Updated at 6:35 p.m. ET

The House has authorized its committee leaders to pursue civil contempt cases to get information for their myriad investigations into President Trump.

Although the vote, 229-191, clears the way for more lawsuits against Cabinet departments, administration officials, bankers, accountants and more, it represented a sidestep from a more aggressive partisan confrontation that might have been.

Leaders in the House had contemplated holding Attorney General William Barr and former White House counsel Don McGahn in contempt of Congress.

Barr would have been only the second attorney general so censured and the rare sitting Cabinet member rebuked in that way. Instead, the resolution that passed on Tuesday simply permitted civil lawsuits against him and McGahn.

All the same, Democrats welcomed what they called a clear path forward to break through what they've called the "stonewalling" by Trump about his finances, business practices and the administration.

"We simply cannot tolerate a posture from the president of the United States ... of noncooperation — of absolute, comprehensive, wholesale defiance of the will of a Congress trying to seek information," said Rep. Jamie Raskin, D-Md.

Raskin described the variety of investigations the House has undertaken, including those in search of Trump's taxes, information about his business practices, his decision to overrule staff objections in the issuance of security clearances, information about the 2020 census and more.

[Spatial question entries]
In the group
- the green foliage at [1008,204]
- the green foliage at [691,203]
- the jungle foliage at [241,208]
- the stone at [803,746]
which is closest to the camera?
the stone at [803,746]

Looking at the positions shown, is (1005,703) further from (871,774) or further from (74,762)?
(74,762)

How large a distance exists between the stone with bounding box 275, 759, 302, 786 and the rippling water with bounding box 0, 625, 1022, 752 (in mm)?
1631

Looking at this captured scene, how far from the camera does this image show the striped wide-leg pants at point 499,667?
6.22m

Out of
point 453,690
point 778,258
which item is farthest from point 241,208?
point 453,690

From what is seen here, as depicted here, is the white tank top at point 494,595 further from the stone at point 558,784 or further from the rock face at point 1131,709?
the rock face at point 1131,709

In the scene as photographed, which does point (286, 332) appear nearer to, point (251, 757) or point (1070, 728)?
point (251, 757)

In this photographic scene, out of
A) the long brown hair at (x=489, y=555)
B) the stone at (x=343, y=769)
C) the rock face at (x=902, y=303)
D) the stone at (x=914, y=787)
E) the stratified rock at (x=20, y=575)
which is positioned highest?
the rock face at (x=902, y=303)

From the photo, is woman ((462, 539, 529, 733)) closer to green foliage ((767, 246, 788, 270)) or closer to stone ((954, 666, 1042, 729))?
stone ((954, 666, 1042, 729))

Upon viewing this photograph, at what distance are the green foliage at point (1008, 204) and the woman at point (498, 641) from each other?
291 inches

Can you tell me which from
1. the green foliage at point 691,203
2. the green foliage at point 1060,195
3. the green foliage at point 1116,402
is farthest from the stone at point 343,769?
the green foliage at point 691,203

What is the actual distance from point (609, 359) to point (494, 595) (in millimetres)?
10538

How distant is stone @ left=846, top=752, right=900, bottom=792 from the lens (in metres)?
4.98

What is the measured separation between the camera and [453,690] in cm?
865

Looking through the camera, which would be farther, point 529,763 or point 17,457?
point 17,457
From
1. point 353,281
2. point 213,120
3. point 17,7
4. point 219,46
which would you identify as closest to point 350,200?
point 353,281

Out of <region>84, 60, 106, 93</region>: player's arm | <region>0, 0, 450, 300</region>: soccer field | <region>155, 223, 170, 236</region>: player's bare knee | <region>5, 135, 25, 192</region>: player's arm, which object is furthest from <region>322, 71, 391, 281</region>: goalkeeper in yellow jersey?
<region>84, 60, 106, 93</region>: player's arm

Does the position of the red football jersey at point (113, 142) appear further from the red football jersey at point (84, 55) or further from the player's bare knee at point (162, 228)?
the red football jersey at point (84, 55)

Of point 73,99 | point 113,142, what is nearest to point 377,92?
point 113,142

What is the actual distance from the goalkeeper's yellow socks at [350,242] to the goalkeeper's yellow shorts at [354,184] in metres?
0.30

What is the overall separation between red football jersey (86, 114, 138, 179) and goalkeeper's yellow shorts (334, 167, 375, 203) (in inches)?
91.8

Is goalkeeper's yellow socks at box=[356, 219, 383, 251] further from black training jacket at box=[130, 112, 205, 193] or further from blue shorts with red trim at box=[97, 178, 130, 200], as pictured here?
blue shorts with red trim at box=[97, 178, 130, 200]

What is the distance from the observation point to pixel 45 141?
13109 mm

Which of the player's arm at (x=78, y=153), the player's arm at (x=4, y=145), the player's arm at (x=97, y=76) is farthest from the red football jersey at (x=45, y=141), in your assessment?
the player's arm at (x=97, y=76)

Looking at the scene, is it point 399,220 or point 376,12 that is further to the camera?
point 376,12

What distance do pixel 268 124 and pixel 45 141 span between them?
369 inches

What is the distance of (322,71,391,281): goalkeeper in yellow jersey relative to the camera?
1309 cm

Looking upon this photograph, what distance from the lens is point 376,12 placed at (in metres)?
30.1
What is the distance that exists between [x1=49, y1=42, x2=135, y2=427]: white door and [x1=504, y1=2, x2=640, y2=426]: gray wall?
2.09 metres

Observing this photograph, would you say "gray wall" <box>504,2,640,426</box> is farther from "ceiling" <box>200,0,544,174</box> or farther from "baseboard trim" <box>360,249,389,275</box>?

- _Task set_:
(a) Copy the passage on the House contempt vote from "Barr would have" up to and including "and the administration.", changing "civil lawsuits" to "court actions".
(b) According to the passage on the House contempt vote, what was the tally on the resolution?

- _Results of the tasks_:
(a)
Barr would have been only the second attorney general so censured and the rare sitting Cabinet member rebuked in that way. Instead, the resolution that passed on Tuesday simply permitted court actions against him and McGahn.

All the same, Democrats welcomed what they called a clear path forward to break through what they've called the "stonewalling" by Trump about his finances, business practices and the administration.

(b) 229-191